Windscribe opublikował wreszcie aplikację na tvOS, na kilka miesięcy po konkurencji.
Korzystaliśmy z niej przez jakiś czas, ale niestety design okazał się rozczarowujący.
Tekst i elementy interfejsu użytkownika są nieproporcjonalnie duże, co sprawia, że interfejs bardziej przypomina powiększoną wersję aplikacji na iOS, a nie opcję stworzoną specjalnie dla telewizorów. Nawigacja jest niepotrzebnie skomplikowana, zwłaszcza jeśli (tak jak my) masz starszego, wrażliwego na dotyk pilota Apple TV.

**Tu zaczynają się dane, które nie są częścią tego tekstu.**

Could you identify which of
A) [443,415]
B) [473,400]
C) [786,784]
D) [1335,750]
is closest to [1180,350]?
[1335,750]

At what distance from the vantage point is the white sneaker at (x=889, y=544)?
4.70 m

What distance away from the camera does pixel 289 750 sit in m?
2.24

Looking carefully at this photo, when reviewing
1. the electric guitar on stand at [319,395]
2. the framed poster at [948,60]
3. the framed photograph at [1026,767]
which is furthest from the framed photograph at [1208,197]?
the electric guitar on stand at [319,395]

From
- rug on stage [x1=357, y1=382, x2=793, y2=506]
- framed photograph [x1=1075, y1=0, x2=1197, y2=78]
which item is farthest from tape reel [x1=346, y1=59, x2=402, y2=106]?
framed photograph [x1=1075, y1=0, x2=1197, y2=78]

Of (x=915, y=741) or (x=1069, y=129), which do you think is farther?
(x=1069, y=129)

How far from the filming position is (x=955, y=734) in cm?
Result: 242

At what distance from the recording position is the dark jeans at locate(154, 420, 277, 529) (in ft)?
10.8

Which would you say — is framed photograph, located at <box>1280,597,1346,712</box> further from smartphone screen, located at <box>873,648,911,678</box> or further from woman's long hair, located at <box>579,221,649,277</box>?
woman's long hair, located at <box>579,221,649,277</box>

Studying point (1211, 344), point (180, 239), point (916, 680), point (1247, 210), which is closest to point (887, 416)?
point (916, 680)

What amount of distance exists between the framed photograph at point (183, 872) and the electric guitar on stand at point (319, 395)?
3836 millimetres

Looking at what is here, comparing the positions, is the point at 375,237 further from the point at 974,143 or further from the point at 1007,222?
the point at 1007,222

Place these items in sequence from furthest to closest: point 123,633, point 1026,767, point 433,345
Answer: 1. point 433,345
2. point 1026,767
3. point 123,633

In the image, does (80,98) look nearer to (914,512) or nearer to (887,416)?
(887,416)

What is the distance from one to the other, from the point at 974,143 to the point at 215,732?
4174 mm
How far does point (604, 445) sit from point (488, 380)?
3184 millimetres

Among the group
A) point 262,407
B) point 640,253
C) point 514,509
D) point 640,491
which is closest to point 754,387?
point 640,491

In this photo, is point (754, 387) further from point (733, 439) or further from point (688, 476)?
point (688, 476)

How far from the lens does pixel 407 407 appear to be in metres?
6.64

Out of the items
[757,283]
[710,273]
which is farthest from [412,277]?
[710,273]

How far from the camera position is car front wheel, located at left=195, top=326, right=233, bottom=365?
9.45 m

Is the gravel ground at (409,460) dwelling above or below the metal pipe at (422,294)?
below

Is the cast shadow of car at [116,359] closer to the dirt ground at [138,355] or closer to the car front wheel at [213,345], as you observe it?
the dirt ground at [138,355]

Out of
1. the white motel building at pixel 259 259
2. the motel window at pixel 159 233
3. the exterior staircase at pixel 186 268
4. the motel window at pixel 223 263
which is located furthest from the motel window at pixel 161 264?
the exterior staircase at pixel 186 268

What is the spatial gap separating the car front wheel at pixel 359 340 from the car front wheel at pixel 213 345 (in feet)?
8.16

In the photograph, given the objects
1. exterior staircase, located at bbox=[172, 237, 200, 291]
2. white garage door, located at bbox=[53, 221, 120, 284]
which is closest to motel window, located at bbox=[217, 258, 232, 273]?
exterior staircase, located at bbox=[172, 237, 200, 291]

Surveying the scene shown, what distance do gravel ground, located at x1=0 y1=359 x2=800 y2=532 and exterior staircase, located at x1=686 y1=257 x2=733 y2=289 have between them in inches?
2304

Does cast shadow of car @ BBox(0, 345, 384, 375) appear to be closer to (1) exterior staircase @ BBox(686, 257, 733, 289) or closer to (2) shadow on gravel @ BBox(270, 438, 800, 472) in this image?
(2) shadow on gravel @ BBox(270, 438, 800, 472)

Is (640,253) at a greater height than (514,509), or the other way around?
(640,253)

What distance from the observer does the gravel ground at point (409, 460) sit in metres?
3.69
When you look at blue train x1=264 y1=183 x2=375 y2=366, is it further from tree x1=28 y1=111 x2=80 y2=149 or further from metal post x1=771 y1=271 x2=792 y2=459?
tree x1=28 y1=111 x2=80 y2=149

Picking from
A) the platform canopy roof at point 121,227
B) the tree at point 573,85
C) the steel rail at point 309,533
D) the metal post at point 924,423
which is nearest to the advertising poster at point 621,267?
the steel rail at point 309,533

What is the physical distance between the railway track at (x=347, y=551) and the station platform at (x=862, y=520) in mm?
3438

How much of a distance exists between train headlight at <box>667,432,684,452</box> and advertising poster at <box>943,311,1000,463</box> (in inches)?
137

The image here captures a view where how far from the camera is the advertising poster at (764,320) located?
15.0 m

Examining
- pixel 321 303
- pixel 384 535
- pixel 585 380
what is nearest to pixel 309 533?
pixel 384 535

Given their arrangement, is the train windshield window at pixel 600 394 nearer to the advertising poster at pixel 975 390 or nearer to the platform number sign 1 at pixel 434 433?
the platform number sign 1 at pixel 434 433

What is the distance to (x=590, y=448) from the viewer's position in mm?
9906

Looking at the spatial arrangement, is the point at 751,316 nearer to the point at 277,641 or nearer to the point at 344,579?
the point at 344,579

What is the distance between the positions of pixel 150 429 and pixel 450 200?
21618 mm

Przykładowo, darmowe serwery są pomieszane z płatnymi, co zmusza do przewijania długiej listy, aby znaleźć te bezpłatne. Konkurencyjne VPN-y, takie jak PrivadoVPN oferują sprawniejszą obsługę dzięki osobnym kartom dla darmowych i płatnych serwerów.

Aplikacja Windscribe na tvOS bywa trudna w obsłudze.
Mimo pewnych braków w praktyce funkcjonalność oprogramowania ma większe znaczenie niż jego design. Po zakończeniu konfiguracji interakcje z aplikacją są minimalne, a jej niezrównana zdolność do odblokowywania platform streamingowych wystarczająco równoważy problemy z designem.